Saved entries:
────────────────────────────────────────

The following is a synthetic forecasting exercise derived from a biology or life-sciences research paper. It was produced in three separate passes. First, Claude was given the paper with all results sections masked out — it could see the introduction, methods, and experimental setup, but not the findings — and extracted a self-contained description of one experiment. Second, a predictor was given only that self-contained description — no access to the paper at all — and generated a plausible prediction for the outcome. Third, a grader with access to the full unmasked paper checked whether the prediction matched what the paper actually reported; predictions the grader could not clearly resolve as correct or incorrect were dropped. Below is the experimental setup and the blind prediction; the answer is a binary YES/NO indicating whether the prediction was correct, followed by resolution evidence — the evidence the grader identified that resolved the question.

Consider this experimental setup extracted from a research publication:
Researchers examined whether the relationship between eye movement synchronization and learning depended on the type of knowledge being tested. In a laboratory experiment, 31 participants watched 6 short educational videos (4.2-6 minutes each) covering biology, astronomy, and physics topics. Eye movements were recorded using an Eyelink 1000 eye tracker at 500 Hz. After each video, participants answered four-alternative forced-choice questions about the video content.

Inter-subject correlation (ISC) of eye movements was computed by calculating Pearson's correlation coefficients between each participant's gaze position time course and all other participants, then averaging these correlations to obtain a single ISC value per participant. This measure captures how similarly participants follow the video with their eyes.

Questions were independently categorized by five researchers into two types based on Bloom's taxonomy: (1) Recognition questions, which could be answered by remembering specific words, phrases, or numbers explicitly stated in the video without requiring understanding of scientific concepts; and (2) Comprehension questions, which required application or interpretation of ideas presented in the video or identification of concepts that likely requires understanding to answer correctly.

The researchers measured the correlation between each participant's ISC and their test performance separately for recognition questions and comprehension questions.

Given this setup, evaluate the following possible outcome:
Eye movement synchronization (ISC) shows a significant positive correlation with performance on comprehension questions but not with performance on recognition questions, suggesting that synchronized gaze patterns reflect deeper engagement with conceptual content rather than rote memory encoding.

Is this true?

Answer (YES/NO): NO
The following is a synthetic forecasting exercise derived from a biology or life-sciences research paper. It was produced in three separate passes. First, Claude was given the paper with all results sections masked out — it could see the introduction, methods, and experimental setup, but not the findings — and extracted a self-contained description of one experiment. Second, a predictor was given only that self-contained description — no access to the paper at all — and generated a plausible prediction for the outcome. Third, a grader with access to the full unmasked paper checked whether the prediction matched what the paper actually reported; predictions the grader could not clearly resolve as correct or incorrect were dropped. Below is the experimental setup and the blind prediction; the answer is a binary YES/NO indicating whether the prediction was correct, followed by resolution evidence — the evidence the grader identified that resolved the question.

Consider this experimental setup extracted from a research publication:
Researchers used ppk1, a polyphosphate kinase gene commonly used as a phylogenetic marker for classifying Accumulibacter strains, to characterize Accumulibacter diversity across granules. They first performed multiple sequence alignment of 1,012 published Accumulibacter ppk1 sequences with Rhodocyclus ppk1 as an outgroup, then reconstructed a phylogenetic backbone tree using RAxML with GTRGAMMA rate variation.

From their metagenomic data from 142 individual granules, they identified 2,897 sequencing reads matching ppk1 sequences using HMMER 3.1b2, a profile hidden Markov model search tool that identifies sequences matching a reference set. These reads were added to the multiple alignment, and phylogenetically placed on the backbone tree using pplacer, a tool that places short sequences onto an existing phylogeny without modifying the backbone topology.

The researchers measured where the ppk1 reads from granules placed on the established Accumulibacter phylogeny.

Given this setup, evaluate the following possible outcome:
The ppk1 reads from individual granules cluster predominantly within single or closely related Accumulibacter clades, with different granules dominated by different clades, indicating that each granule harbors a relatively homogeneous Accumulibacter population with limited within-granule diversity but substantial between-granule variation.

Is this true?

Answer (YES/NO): YES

────────────────────────────────────────

#### Exercise directions:
Write every line of the entries again, word for word.

#### Answer below:
The following is a synthetic forecasting exercise derived from a biology or life-sciences research paper. It was produced in three separate passes. First, Claude was given the paper with all results sections masked out — it could see the introduction, methods, and experimental setup, but not the findings — and extracted a self-contained description of one experiment. Second, a predictor was given only that self-contained description — no access to the paper at all — and generated a plausible prediction for the outcome. Third, a grader with access to the full unmasked paper checked whether the prediction matched what the paper actually reported; predictions the grader could not clearly resolve as correct or incorrect were dropped. Below is the experimental setup and the blind prediction; the answer is a binary YES/NO indicating whether the prediction was correct, followed by resolution evidence — the evidence the grader identified that resolved the question.

Consider this experimental setup extracted from a research publication:
Researchers examined whether the relationship between eye movement synchronization and learning depended on the type of knowledge being tested. In a laboratory experiment, 31 participants watched 6 short educational videos (4.2-6 minutes each) covering biology, astronomy, and physics topics. Eye movements were recorded using an Eyelink 1000 eye tracker at 500 Hz. After each video, participants answered four-alternative forced-choice questions about the video content.

Inter-subject correlation (ISC) of eye movements was computed by calculating Pearson's correlation coefficients between each participant's gaze position time course and all other participants, then averaging these correlations to obtain a single ISC value per participant. This measure captures how similarly participants follow the video with their eyes.

Questions were independently categorized by five researchers into two types based on Bloom's taxonomy: (1) Recognition questions, which could be answered by remembering specific words, phrases, or numbers explicitly stated in the video without requiring understanding of scientific concepts; and (2) Comprehension questions, which required application or interpretation of ideas presented in the video or identification of concepts that likely requires understanding to answer correctly.

The researchers measured the correlation between each participant's ISC and their test performance separately for recognition questions and comprehension questions.

Given this setup, evaluate the following possible outcome:
Eye movement synchronization (ISC) shows a significant positive correlation with performance on comprehension questions but not with performance on recognition questions, suggesting that synchronized gaze patterns reflect deeper engagement with conceptual content rather than rote memory encoding.

Is this true?

Answer (YES/NO): NO
The following is a synthetic forecasting exercise derived from a biology or life-sciences research paper. It was produced in three separate passes. First, Claude was given the paper with all results sections masked out — it could see the introduction, methods, and experimental setup, but not the findings — and extracted a self-contained description of one experiment. Second, a predictor was given only that self-contained description — no access to the paper at all — and generated a plausible prediction for the outcome. Third, a grader with access to the full unmasked paper checked whether the prediction matched what the paper actually reported; predictions the grader could not clearly resolve as correct or incorrect were dropped. Below is the experimental setup and the blind prediction; the answer is a binary YES/NO indicating whether the prediction was correct, followed by resolution evidence — the evidence the grader identified that resolved the question.

Consider this experimental setup extracted from a research publication:
Researchers used ppk1, a polyphosphate kinase gene commonly used as a phylogenetic marker for classifying Accumulibacter strains, to characterize Accumulibacter diversity across granules. They first performed multiple sequence alignment of 1,012 published Accumulibacter ppk1 sequences with Rhodocyclus ppk1 as an outgroup, then reconstructed a phylogenetic backbone tree using RAxML with GTRGAMMA rate variation.

From their metagenomic data from 142 individual granules, they identified 2,897 sequencing reads matching ppk1 sequences using HMMER 3.1b2, a profile hidden Markov model search tool that identifies sequences matching a reference set. These reads were added to the multiple alignment, and phylogenetically placed on the backbone tree using pplacer, a tool that places short sequences onto an existing phylogeny without modifying the backbone topology.

The researchers measured where the ppk1 reads from granules placed on the established Accumulibacter phylogeny.

Given this setup, evaluate the following possible outcome:
The ppk1 reads from individual granules cluster predominantly within single or closely related Accumulibacter clades, with different granules dominated by different clades, indicating that each granule harbors a relatively homogeneous Accumulibacter population with limited within-granule diversity but substantial between-granule variation.

Is this true?

Answer (YES/NO): YES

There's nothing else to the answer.